Before continuing on to the village of Dun-sur-Meuse we had to stop off at Consenvoye for lunch and to fit in our customary afternoon nap.

From there the locks changed from manually operated to push button triggered automatic locks again. I just love being in control and pushing the button! 

According to our VNF book these locks should operate until 7pm, but when we approached the lock to enter the Halte Fluvial (mooring) of Dun-sur-Meuse, everything was shut off and it was only 6.10pm! So we had no choice and moored on the bank just where we were. Apparently the locks in this section close at 6pm!?? It turned out to be a very peaceful overnight stop.

As we continued our trip the next morning we saw only Dutch boats coming towards us, mostly travelling in twos. The Dutch, we noted, are very well organised, starting off as soon as the locks open in the morning, and occupying the best moorings by early afternoon. Even the Campervan bays along the river are mainly occupied by Dutch people. We wonder if there will be any Dutch people left in Holland by the time we get there?

Our next stop was Mouzon and this time we were just able to secure the last mooring at the marina. Shortly after us another Dutch boat arrived and as there were no spaces left we waved them over and told them they could tie up onto the Freshwater. 

We realised again how small the world is, when our new neighbours told us that they were living in my hometown of Remscheid. Glass of wine in hand we had a nice chat with Juliane, born and bred in Remscheid, and her dutch husband, Jaap.

The marina turned out to be a very popular stop with a constant coming and going, and understandably so. It's quiet yet central and has all services, showers and washing machine included for an 8 euro mooring fee. An extra bonus is the good and free internet connection.

We also loved exploring the old town which is built around the grand abbey and abbey church. There are old limestone cottages and painted houses, some dating from the spanish occupation in 17th century, and colourful flower boxes everywhere. 

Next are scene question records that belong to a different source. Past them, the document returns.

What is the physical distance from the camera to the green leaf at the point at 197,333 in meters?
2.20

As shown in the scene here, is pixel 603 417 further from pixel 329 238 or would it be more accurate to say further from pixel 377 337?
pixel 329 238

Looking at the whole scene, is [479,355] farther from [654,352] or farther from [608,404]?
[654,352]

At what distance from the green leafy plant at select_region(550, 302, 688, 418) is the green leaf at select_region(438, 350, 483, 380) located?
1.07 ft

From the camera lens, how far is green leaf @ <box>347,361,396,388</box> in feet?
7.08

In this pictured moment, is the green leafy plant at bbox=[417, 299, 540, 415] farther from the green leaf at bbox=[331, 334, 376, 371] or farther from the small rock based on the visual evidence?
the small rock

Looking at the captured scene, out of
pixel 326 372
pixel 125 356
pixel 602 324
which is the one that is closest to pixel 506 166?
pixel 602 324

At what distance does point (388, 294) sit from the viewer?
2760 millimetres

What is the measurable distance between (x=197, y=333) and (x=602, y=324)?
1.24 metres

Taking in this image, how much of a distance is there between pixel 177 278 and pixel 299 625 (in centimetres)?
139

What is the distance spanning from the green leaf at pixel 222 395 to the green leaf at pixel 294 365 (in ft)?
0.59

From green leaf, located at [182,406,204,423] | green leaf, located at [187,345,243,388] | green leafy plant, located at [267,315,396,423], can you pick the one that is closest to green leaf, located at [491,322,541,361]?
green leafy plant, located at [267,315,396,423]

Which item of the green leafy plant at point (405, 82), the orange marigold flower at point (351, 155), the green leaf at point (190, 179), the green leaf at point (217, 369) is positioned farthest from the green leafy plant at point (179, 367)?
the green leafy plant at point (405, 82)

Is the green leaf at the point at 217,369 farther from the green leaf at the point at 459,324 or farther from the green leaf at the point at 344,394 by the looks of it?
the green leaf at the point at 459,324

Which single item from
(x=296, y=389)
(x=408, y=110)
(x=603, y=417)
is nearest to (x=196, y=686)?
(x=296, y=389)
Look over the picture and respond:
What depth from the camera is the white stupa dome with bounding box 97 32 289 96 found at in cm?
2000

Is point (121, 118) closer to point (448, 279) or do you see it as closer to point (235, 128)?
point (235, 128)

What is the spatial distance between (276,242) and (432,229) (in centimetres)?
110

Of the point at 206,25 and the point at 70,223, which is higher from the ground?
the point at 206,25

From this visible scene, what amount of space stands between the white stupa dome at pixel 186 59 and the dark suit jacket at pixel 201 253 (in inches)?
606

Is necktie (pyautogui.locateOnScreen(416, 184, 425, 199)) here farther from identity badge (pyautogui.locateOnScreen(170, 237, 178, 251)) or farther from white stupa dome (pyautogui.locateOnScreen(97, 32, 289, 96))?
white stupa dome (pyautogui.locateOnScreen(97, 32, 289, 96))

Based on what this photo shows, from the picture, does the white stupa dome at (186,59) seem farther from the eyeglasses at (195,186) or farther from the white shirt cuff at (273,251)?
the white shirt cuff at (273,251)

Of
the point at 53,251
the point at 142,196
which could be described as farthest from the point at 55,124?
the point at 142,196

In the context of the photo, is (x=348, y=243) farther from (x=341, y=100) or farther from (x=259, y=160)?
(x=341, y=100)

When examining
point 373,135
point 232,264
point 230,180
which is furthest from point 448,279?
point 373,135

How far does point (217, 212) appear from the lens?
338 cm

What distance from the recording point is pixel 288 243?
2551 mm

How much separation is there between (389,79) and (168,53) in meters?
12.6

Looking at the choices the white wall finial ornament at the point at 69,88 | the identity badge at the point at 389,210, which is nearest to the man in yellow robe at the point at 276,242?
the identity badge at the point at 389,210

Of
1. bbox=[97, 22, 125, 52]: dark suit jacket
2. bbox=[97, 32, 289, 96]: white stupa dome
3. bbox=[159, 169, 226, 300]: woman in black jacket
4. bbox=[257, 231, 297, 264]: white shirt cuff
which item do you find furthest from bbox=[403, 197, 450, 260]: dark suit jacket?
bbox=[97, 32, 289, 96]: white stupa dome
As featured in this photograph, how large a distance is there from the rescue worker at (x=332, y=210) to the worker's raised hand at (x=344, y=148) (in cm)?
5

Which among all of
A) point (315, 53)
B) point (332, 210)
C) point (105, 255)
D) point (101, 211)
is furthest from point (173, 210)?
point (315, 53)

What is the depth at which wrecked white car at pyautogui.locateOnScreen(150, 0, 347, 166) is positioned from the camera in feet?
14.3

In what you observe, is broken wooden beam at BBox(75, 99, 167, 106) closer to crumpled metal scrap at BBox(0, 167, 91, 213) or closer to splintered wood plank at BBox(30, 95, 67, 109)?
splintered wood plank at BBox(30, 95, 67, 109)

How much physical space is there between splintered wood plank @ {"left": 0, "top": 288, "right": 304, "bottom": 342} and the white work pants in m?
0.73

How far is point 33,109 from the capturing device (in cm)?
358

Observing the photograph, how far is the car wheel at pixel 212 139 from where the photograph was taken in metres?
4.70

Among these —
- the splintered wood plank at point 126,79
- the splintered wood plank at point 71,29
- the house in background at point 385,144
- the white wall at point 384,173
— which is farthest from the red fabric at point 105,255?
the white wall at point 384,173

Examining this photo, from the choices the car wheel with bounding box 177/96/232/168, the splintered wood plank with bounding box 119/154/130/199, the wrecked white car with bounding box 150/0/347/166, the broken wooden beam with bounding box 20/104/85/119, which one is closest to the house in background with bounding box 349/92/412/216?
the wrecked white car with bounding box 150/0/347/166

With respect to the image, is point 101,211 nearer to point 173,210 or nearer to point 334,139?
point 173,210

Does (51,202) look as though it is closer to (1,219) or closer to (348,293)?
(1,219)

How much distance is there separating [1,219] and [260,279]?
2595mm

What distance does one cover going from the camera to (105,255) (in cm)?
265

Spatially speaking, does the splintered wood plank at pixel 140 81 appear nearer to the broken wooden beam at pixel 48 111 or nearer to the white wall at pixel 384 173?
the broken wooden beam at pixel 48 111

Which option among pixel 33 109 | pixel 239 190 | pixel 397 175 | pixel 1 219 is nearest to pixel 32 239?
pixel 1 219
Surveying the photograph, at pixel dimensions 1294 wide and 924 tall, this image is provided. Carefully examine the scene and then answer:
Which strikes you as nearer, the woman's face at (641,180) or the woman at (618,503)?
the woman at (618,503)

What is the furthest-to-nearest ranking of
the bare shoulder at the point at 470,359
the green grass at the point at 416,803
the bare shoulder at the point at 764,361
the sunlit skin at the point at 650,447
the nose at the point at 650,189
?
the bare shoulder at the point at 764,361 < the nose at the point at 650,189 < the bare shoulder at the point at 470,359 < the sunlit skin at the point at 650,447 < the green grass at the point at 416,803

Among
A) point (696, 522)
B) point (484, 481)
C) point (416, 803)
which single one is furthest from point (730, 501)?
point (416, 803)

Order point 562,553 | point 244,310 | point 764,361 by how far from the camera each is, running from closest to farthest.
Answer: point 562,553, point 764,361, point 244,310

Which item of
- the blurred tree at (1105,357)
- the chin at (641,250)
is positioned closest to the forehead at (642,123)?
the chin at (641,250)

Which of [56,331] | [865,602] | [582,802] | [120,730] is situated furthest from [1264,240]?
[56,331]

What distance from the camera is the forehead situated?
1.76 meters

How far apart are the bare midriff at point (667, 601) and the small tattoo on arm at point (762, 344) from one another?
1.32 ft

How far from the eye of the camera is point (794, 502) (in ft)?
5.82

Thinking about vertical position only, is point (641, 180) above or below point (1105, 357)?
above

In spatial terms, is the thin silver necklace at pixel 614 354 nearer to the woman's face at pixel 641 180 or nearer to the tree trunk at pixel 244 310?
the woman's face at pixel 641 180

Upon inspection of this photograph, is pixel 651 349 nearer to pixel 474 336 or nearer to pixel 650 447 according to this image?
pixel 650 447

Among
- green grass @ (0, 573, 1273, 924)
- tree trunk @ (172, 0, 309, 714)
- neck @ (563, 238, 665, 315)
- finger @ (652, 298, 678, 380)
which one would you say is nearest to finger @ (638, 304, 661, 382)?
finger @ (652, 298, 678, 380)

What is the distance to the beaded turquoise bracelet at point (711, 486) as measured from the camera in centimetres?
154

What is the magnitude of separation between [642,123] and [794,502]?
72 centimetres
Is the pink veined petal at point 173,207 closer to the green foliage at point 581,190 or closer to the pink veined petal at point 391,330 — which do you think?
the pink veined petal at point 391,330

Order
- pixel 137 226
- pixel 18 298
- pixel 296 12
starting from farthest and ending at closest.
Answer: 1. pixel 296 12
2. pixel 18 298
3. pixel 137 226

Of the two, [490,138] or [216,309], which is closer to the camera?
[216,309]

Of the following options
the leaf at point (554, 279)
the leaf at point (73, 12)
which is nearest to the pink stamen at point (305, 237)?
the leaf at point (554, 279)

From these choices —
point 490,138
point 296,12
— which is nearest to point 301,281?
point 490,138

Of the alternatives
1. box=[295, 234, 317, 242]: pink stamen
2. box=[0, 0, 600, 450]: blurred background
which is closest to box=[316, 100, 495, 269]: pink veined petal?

The felt museum, Musée du Feutre, housed in the west wing of the abbey, is very worth while seeing. A film shows  felt carpets being made in Anatolia, Turkey, all by hand and astounding techniques. The exhibit includes some beautiful contemporary felt art, even a living room made solely out of felt. We seldom “felt” so inspired!

Nobody in town seems to have noticed or could explain to me why the tower on the Town Hall is leaning to one side. Or is it me???